В отчаянном вопросе Елизаветы Анатольевны слышится и актуальный для 60-х годов обертон. После ареста романа В. С. Гроссмана «Жизнь и судьба» (февраль 1961 г.; власти считали, что захвачены все экземпляры, что роман стал абсолютно недоступен) писатель напряженно боролся за освобождение своей заветной книги. В письме на имя Н. С. Хрущева Гроссман сообщил, что еще до изъятия романа один из литературных начальников сказал ему: «…печатать книгу можно будет через 250 лет». Реакцией на письмо стал вызов Гроссмана к главному партийному идеологу М. А. Суслову, который разъяснил писателю: «Нет, нет, вернуть нельзя. Издадим пятитомник (солгал, не издали; даже после скорой и безвременной кончины Гроссмана. — А. Н.), а об этом романе и не думайте. Может быть, он будет издан через двести-триста лет»[203]. Солженицын знал, что сталось с романом Гроссмана: в сентябре 1965-го он предполагал, что та же участь постигнет роман «В круге первом», а потому забрал его из редакции «Нового мира» (XXVIII, 123). Знал он и о том, что «в июле 1962 ‹…› Суслов вызвал В. Гроссмана по поводу отобранного романа» (XXVIII, 296–297). Весьма вероятно (хоть и не доказуемо строго), что до Солженицына дошла и колоритная деталь рассуждений главного идеолога партии. Но даже если мы имеем дело со случайным совпадением, Елизавета Анатольевна отвечает не только мелкой литературной потаскушке и охотнику до поднимающих настроение книжек, но и всемогущему Суслову, разветвленному цекистско-чекистско-союзписательскому аппарату (организаторам смертоносной травли Пастернака, тайным рецензентам романа Гроссмана, наглым изготовителям-распространителям клеветы о Солженицыне), всем, кто надеется отложить появление свободного и правдивого слова о нас (о сегодня, несущем груз вчера) на сто, двести, триста лет. Елизавете Анатольевне нужна такая литература. Как и Дёмке, который сейчас еще не может ясно уразуметь, чего же он ждет от книг и в них не находит. Дёмкино «тупое» недоверие к искрометным аргументам поэтессы и «практика» вкупе с его упертой гуманитарностью позволяют надеяться, что мальчик со временем станет настоящим читателем. А при наилучшем стечении обстоятельств — писателем. Необходимым для выздоровления страны, которое не может произойти в отсутствие живой литературы.

» **ФОРМУЛИРОВКА ЗАДАНИЯ**: Как кратко изложить списком абзац отрывка, начинающийся словами «В отчаянном вопросе Елизаветы Анатольевны», сохранив его главные факты? Для ответа опирайтесь только на приведённый отрывок.

» **ИСХОДНЫЕ МАТЕРИАЛЫ**:
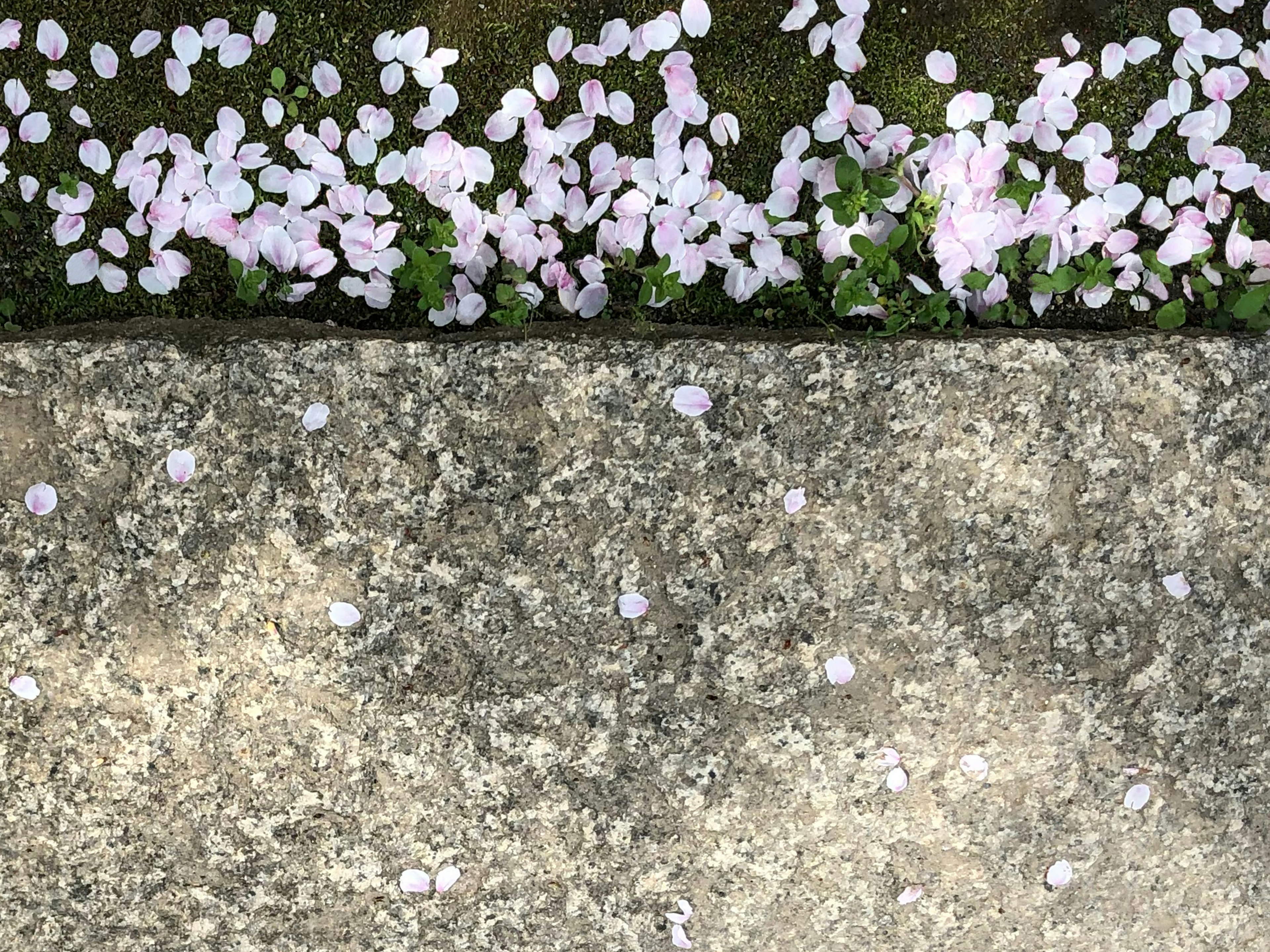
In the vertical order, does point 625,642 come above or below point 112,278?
--
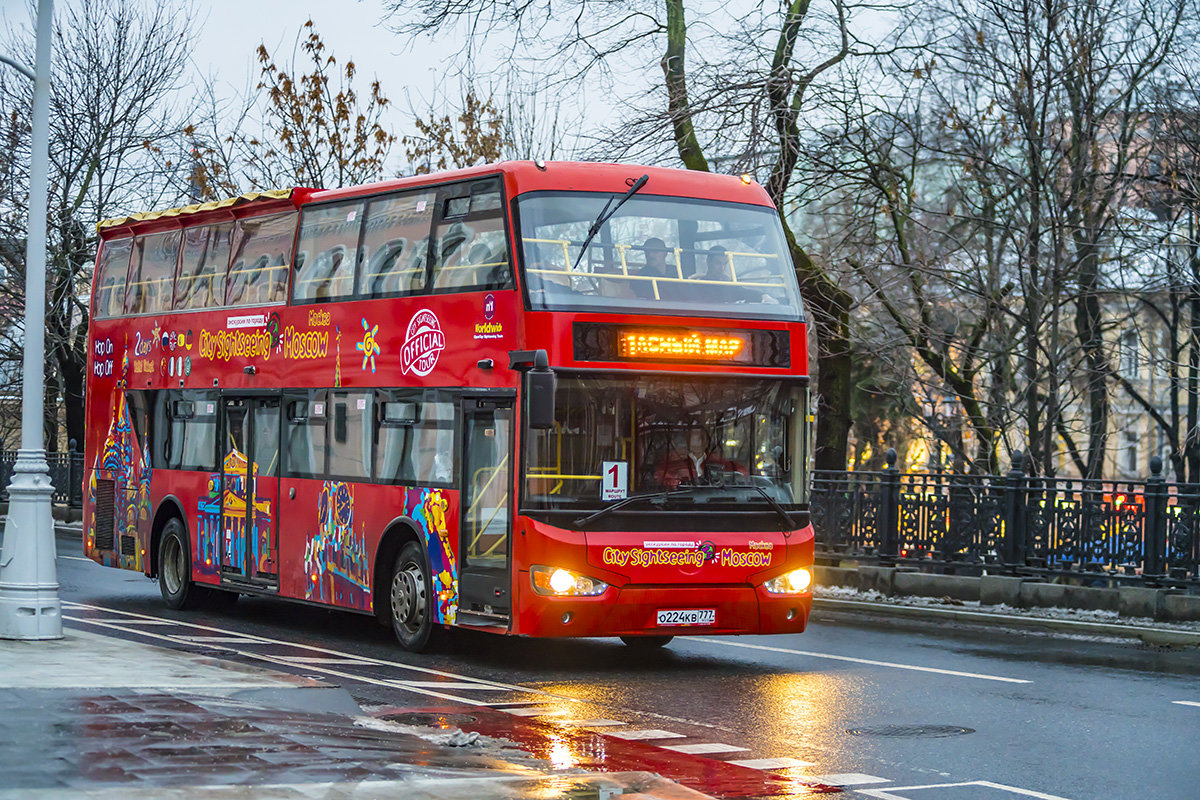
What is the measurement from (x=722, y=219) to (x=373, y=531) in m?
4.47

» **РЕШЕНИЕ ЗАДАНИЯ**:
- В отчаянном вопросе Елизаветы Анатольевны слышен обертон, актуальный для 60-х годов.
- В феврале 1961 г. роман В. С. Гроссмана «Жизнь и судьба» был арестован. Власти считали, что захватили все экземпляры. Гроссман добивался освобождения книги.
- В письме Н. С. Хрущеву Гроссман сообщил, что еще до изъятия один из литературных начальников сказал ему: печатать книгу можно будет через 250 лет.
- После письма М. А. Суслов вызвал Гроссмана и отказался вернуть роман. Он пообещал пятитомник, который так и не издали, и сказал, что роман, может быть, издадут через двести-триста лет.
- Солженицын знал о судьбе этого романа. В сентябре 1965 г., опасаясь того же, он забрал роман «В круге первом» из редакции «Нового мира». Знал он и о вызове Гроссмана к Суслову в июле 1962 г. Вероятно, хотя строго это не доказуемо, до него дошла и деталь о сроках издания.
- Даже если это случайное совпадение, Елизавета Анатольевна отвечает не только мелкой литературной потаскушке и охотнику до поднимающих настроение книжек. Она отвечает и Суслову, и всему аппарату: организаторам травли Пастернака, тайным рецензентам романа Гроссмана, распространителям клеветы о Солженицыне. Ее ответ обращен ко всем, кто хочет отложить свободное и правдивое слово на сто, двести, триста лет.
- Такая литература нужна Елизавете Анатольевне. Нужна она и Дёмке, который пока не может ясно понять, чего ждет от книг и не находит в них.
- Недоверие Дёмки к аргументам поэтессы, «практика» и его упертая гуманитарность дают надежду, что он станет настоящим читателем, а в лучшем случае писателем. Такой писатель необходим для выздоровления страны, невозможного без живой литературы.